- [Extrait du texte]:

-*-*-

La création d’un ministère de l’Immigration, de l’Intégration et de l’Identité nationale, en mai 2007, parachève cette approche de la question qui revient à faire des immigrés les perturbateurs de l’identité nationale. L’analyse des discours de campagne du candidat Sarkozy permet de révéler une nouvelle approche nationaliste. L’identité française est présentée comme un sentiment, une « terre charnelle », mais aussi le fruit de valeurs républicaines, qui permettent d’assurer une certaine continuité temporelle. Cette définition vise à combiner d’une certaine manière l’héritage de Barrès et de Jaurès. Les apports de populations étrangères dans l’histoire du pays sont pour partie reconnus, mais c’est aussitôt pour présenter comme une évidence que l’intégration des immigrés d’aujourd’hui est un échec. Ces immigrés sont présentés au travers de deux figures, le clandestin et le communautariste. Comme avec le Front national, la vérité du discours ne réside pas seulement dans les formulations explicites, mais aussi dans sa réception au sein du public qu’il vise, et donc des sous-entendus.

-*-*-

- [Consignes]: Dites, s'il vous plaît, si chacune des affirmations suivantes concorde avec l'extrait sur l'identité nationale, en répondant par oui ou non et en citant mot pour mot les termes décisifs de l'extrait. (a) Le ministère de l'Immigration, de l'Intégration et de l'Identité nationale a été créé en mai 2007. (b) Les immigrés sont présentés au travers de trois figures. (c) Les apports de populations étrangères dans l'histoire du pays sont entièrement niés. La liste qui suit est un matériau distinct, sans lien avec l'extrait.

- [Données fournies]:

-*-*-

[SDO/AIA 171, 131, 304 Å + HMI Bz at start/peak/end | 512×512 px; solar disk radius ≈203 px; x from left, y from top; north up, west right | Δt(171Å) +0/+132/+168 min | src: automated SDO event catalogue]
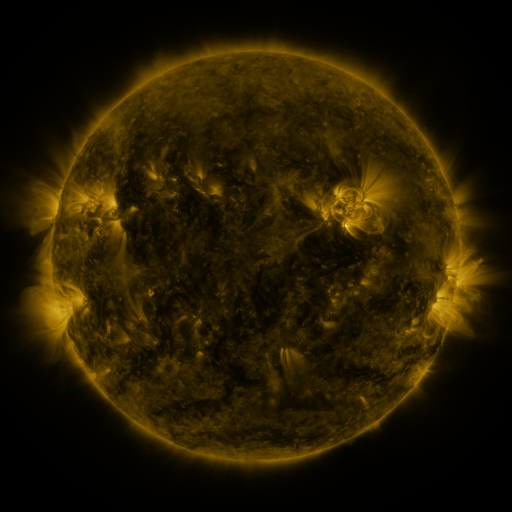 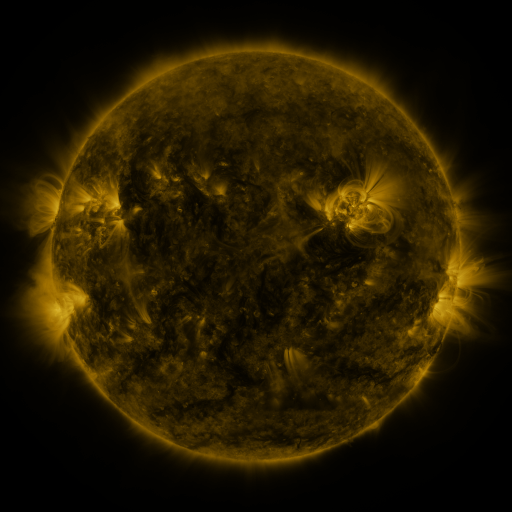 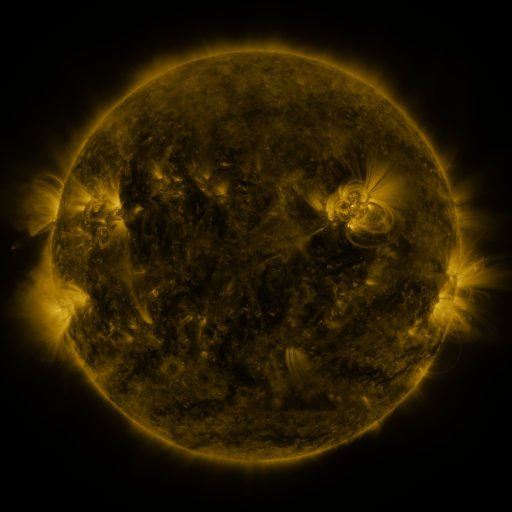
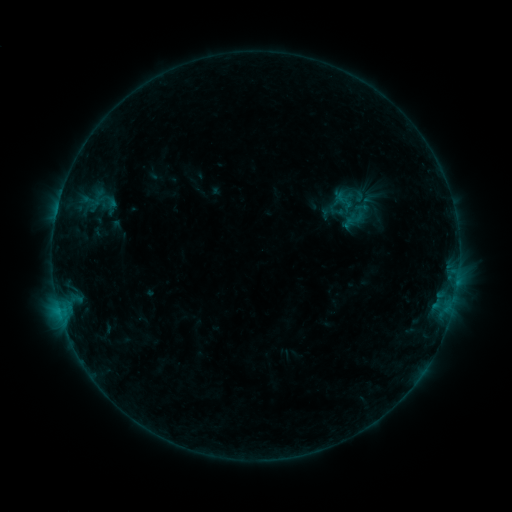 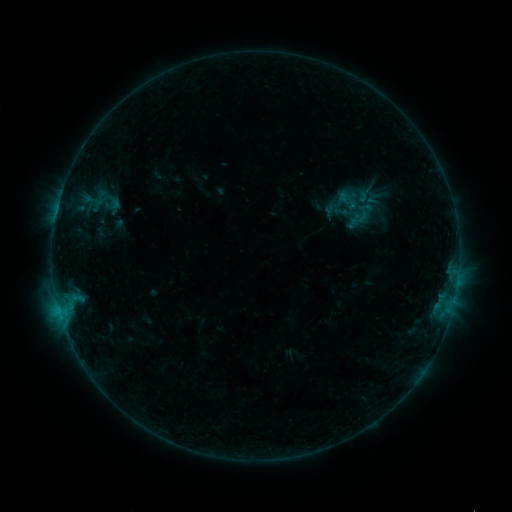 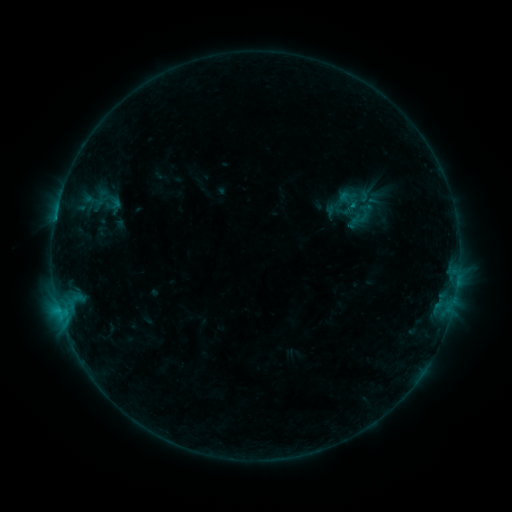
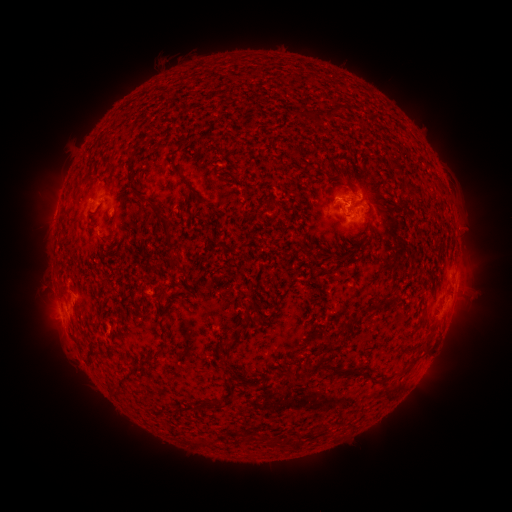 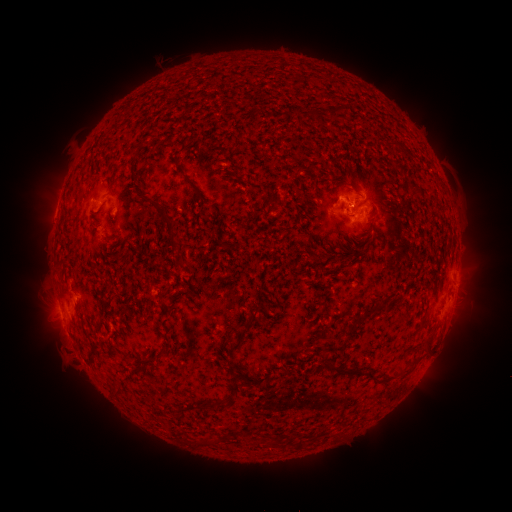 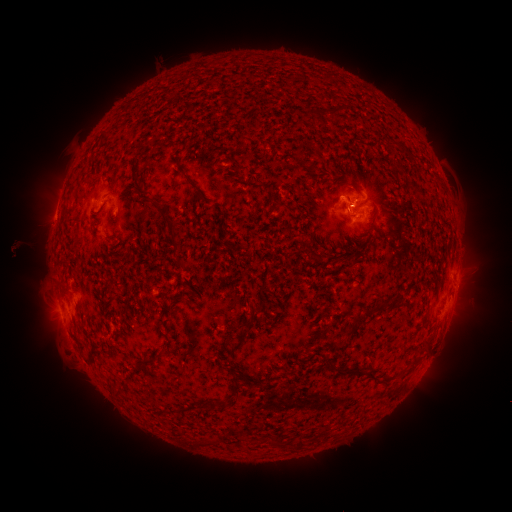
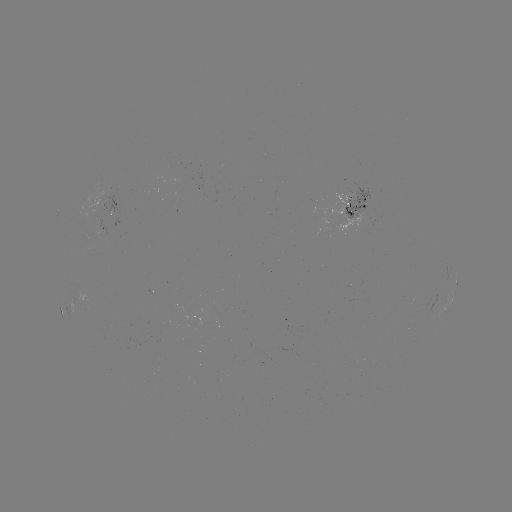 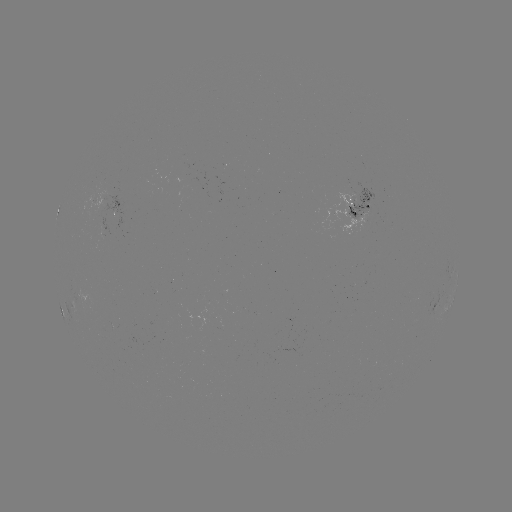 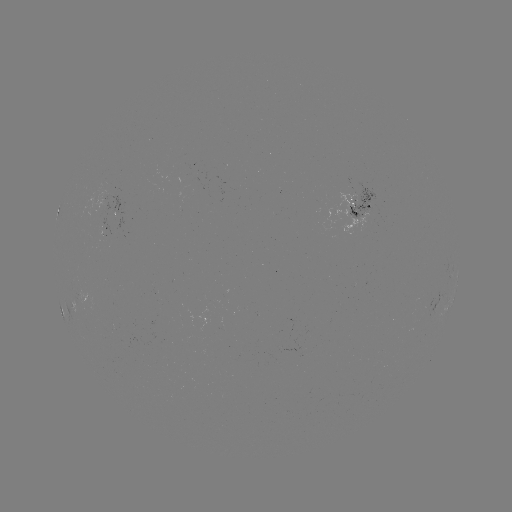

-*-*-

- [Résultat]:
(a) Oui : « La création d’un ministère de l’Immigration, de l’Intégration et de l’Identité nationale, en mai 2007 ».
(b) Non : « Ces immigrés sont présentés au travers de deux figures, le clandestin et le communautariste. »
(c) Non : « Les apports de populations étrangères dans l’histoire du pays sont pour partie reconnus ».